Page-level text extractions:
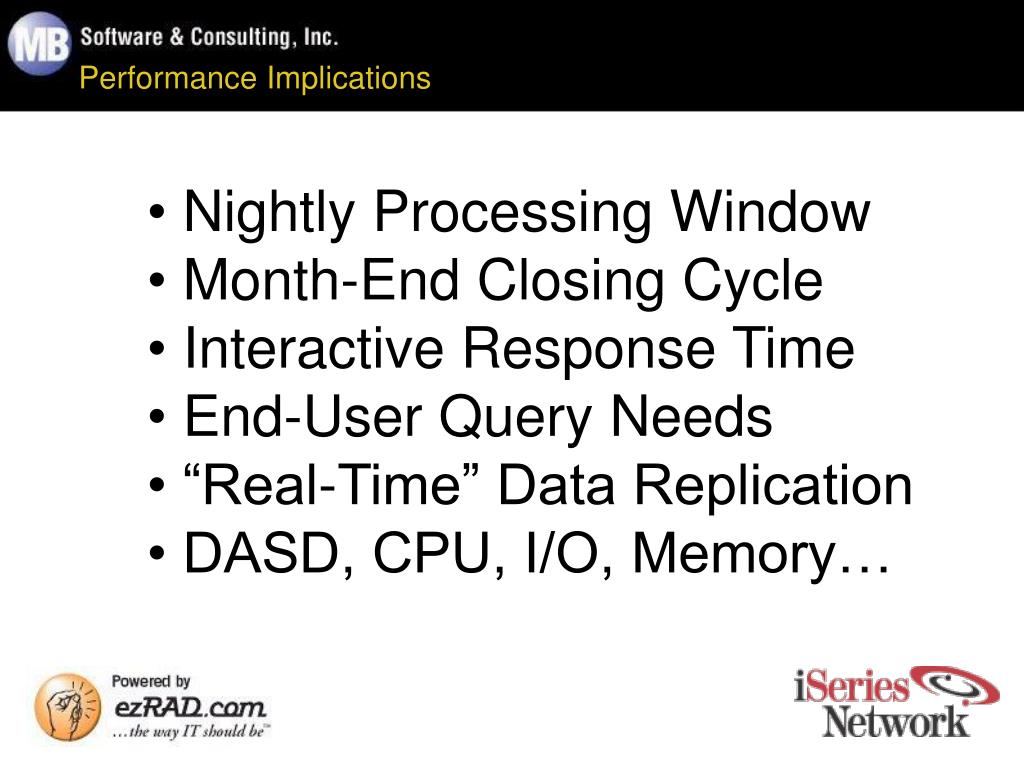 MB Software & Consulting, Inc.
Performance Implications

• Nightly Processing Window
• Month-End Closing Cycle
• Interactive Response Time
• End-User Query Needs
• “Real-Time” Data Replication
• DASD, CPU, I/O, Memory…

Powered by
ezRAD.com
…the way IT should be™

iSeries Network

* * *

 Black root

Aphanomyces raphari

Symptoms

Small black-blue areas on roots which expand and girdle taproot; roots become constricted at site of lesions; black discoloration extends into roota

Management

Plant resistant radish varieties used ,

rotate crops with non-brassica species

==

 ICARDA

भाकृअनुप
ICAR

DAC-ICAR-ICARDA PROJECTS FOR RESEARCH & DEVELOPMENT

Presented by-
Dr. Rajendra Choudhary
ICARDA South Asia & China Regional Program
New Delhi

WHAT YOU ARE ASKED TO DO -> Where does the string "ICARDA" occur in the data above? Copy every line that holds it.

SOLUTION TO THIS PROBLEM ->
 ICARDA
DAC-ICAR-ICARDA PROJECTS FOR RESEARCH & DEVELOPMENT
ICARDA South Asia & China Regional Program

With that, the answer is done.